## 文本节选
+---+
Suppose a sorted array is rotated at some pivot unknown to you beforehand.
(i.e., 0 1 2 4 5 6 7 might become 4 5 6 7 0 1 2).
Find the minimum element.
Example
Given [4, 5, 6, 7, 0, 1, 2] return 0
解决这个问题首先必须知道二分法。二分法是针对有序数组,从中间找到某一个值。
public int binarySearch(int[] nums, int target) {
if (nums == null || nums.length == 0) {
return -1;
}
int start = 0, end = nums.length - 1;
while (start <= end) { //target区间是[start,end] 这是循环不变量
//int mid = (start+end)/ 2;
int mid=start+(end-start)/2;//解决整形溢出问题
if (nums[mid] == target) {
return mid;
} else if (nums[mid] < target) {
//or start = mid;
start = mid + 1;//target区间在[mid+1,end]
} else {
// or end = mid;//target区间在[start,mid-1]
end = mid - 1;
}
}
return -1;
}
public int binarySearch(int[] arr, int target,int low ,int high) {
if (low<=high) {
int mid=(low+high)/2;
if (arr[mid]==target) {
return mid;
}
if (arr[mid]>target) {
return binarySearch(arr, target, low, mid-1);
}
if (arr[mid]<target) {
return binarySearch(arr, target,mid+1, high);
}
}
return -1;
}
经典代码需要牢记于心。
+---+
## 任务目标
请改写上文从“Suppose a sorted”开始、一直到“解决这个问题首先必须知道二分法。二分法是针对有序数组,从中间找到某一个值。”为止的部分，并将其中的“minimum”换成“maximum”。

(空间问题条目)
+---+
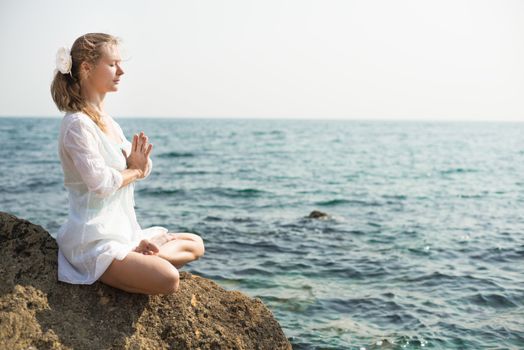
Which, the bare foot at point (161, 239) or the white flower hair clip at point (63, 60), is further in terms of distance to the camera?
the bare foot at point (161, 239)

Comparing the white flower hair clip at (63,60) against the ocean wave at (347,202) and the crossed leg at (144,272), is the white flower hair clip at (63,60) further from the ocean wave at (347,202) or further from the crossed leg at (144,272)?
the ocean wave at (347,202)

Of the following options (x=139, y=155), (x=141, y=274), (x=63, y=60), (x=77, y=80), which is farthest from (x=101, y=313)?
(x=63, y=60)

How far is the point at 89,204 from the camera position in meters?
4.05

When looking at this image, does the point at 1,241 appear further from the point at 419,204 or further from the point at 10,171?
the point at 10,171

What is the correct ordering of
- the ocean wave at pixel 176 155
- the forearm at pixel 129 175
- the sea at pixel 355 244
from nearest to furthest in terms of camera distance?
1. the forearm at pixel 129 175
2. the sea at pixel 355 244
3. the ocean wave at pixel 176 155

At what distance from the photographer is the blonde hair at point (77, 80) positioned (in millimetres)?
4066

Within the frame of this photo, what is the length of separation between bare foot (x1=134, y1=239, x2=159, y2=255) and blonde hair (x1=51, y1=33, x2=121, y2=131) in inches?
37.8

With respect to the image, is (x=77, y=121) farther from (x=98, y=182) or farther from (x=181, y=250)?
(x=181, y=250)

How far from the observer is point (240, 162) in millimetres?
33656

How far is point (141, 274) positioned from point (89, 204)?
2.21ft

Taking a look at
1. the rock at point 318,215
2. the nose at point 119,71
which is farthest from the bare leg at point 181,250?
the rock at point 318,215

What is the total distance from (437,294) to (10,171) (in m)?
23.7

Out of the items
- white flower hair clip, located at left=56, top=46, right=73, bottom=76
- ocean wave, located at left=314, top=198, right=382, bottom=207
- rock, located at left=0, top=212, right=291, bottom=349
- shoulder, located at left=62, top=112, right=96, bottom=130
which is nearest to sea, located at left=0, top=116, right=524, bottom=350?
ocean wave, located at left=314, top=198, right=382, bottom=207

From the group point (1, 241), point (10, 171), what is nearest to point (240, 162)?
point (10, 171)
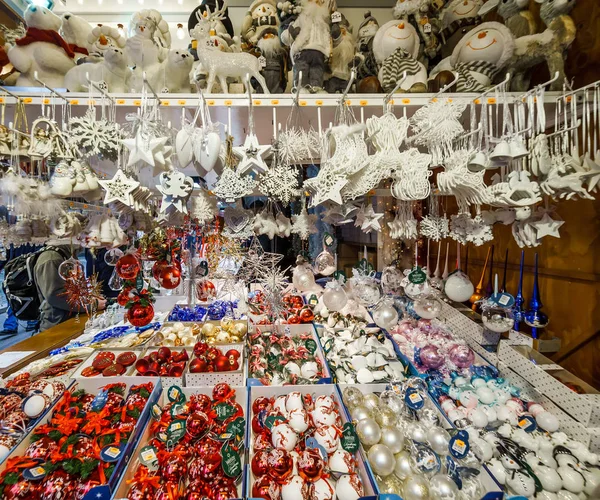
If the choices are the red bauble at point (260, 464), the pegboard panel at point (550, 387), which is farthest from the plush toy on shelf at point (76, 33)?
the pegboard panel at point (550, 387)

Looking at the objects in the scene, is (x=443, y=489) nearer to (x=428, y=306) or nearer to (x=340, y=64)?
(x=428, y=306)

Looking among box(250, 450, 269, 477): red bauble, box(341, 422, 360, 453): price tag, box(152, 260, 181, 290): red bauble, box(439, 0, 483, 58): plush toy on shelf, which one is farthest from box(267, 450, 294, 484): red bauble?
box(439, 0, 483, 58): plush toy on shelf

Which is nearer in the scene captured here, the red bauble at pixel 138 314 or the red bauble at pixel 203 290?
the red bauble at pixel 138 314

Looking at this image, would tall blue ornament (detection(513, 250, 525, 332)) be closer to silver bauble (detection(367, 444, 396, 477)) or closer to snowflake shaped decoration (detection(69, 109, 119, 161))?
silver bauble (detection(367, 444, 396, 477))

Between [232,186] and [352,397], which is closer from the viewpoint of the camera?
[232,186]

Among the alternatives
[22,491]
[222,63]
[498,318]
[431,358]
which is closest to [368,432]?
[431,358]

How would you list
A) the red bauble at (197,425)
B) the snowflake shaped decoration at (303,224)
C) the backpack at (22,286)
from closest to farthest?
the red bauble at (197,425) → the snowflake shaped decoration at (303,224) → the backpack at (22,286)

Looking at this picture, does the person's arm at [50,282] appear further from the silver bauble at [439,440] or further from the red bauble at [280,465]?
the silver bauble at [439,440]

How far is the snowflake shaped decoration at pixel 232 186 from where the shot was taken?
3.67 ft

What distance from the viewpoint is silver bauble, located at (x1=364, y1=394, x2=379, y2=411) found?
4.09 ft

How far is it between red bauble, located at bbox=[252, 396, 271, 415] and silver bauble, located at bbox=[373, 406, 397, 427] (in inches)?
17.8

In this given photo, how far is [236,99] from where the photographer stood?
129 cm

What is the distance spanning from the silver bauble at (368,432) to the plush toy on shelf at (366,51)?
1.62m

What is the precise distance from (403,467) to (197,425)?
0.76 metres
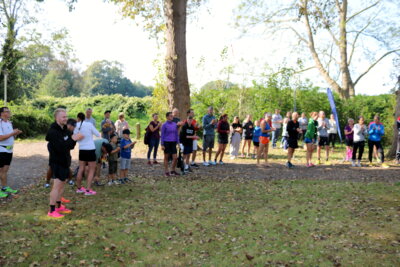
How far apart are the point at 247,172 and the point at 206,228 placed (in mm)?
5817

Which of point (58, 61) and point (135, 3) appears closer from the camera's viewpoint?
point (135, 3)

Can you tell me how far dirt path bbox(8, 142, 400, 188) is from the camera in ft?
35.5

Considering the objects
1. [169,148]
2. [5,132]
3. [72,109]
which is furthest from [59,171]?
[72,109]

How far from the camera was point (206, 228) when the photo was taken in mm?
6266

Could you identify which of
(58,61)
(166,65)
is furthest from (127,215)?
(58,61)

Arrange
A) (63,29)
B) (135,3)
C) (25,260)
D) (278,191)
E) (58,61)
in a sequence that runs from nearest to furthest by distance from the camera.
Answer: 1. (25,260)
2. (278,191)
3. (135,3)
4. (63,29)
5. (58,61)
+---+
## 参考答案
Suppose a sorted array is rotated at some pivot unknown to you beforehand.
(i.e., 0 1 2 4 5 6 7 might become 4 5 6 7 0 1 2).
Find the maximum element.
Example
Given [4, 5, 6, 7, 0, 1, 2] return 0
解决这个问题首先必须知道二分法。二分法是针对有序数组,从中间找到某一个值。